All available hands to the station!

At 17 Billy Crabtree was the youngest of those hands. His father was coxswain. The Crabtrees were fiercely proud to have them both on the Mary Bell.

The churning seas which greeted the boat as she crashed down the slipway promised a rough trip. Billy wasn’t worried. He trusted his father to keep them all safe.

The stricken trawler was out of power, out of control. The rocks of Verndale Point were looming. Billy watched his father manoeuvre the Mary Bell into position. One by one the terrified trawler-men were hauled into the lifeboat.

The wave came from nowhere. Everything was swallowed up by a cold, wet shadow. Suddenly there was light. Yards from the rocks a drenched Billy watched as the trawler smashed to pieces. His father skilfully steered his own passage to safety.
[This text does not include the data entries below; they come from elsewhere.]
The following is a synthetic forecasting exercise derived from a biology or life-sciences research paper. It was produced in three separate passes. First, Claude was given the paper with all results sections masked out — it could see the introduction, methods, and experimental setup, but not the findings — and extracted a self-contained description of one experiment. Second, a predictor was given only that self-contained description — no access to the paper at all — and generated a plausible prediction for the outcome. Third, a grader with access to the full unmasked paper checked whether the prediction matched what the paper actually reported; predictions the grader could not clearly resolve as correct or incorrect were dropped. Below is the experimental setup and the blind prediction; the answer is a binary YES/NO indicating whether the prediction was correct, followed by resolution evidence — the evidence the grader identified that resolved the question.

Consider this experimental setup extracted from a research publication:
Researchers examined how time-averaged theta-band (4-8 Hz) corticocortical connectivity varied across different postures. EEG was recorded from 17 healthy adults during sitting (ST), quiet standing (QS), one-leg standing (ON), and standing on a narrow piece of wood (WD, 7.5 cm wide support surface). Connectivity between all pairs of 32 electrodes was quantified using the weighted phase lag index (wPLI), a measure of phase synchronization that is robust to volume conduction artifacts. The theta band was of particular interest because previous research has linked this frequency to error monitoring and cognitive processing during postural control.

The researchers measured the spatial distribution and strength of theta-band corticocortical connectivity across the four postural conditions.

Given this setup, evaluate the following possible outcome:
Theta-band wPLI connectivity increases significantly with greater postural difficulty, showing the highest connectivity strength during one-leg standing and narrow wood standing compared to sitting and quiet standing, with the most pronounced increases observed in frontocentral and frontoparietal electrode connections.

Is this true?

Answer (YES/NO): NO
Within moments the seas were eerily calm. The Mary Bell turned for home. Just another day in the life of volunteer heroes.
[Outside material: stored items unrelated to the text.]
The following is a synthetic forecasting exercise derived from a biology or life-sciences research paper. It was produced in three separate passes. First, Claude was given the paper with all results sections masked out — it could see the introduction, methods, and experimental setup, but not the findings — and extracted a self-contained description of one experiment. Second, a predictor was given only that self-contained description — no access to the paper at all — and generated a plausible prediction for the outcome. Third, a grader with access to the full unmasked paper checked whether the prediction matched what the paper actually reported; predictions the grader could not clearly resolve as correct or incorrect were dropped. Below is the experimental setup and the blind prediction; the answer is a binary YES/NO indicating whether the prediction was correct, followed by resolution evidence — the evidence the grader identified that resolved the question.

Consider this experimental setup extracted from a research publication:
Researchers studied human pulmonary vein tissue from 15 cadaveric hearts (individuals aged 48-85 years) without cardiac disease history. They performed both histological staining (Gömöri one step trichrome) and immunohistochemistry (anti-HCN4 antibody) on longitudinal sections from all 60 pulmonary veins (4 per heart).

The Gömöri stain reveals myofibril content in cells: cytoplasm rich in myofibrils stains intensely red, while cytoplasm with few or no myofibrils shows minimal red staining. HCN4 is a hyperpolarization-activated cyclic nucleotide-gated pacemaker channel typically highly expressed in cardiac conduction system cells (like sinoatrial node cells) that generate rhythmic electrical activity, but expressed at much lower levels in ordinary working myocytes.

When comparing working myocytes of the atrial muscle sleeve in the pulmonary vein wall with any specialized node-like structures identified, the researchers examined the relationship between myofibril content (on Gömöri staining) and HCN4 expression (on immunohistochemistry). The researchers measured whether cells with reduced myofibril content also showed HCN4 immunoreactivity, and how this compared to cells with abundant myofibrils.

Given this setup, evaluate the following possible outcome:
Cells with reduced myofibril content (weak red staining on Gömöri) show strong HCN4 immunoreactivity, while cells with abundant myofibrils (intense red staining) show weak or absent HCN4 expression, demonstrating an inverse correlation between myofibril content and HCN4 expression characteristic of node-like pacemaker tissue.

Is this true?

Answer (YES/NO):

This story is dedicated to the Royal National Lifeboat Institute (RNLI). In particular to the memory of the eight crewmen of the Penlee lifeboat who were lost at sea a week before Christmas, 1981. Also not forgetting the eight hands of the coaster MV Union Star who perished despite the fearless efforts of the Penlee Lifeboat crew on that terrible night off of the South Cornish coast.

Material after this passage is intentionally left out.